Source code ch.20: Close reading

Source Code & Software Patents: A Guide to Software & Internet Patent Litigation for Attorneys & Experts
by Andrew Schulman (http://www.SoftwareLitigationConsulting.com)
Detailed outline for forthcoming book

Chapter 20: “Close reading” of source code

20.1 General approaches to code reading

  • 20.1.0 What is “close reading” and does it apply to source code?
    • the phrase is often used loosely, without consideration for example of whether the phrase implies reading that is confined “within the four corners” of the document;
    • what is the opposite “remote reading” approach?;
    • is “close reading” necessarily static examination of the text, without consideration of run-time behavior revealed through dynamic examination?; note cases which hinged on run-time behavior (e.g.
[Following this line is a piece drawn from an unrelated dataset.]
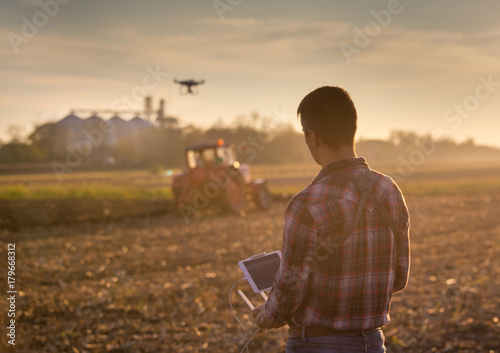 Fototapeta Farmer navigating drone above farmland obraz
WMP encoder in xxx; number of times through loop in xxx)
  • 20.1.1 Code Reading by Diomidis Spinellis
  • 20.1.2 Literate Programming by Donald Knuth, but “Code is Not Literature” (code as “specimen” to be “decoded”)
  • 20.1.3 Other materials on code reading & on semi-automation of code analysis
  • 20.1.4 Is there “only one way” to interpret a given piece of code?; is code ever “ambiguous,” or subject to multiple valid interpretations?
  • 20.1.5 Inferring “intent” from code (though this more important in antitrust than in patent litigation: see chapter 29 on correlating source code with non-source documents, e.g. emails)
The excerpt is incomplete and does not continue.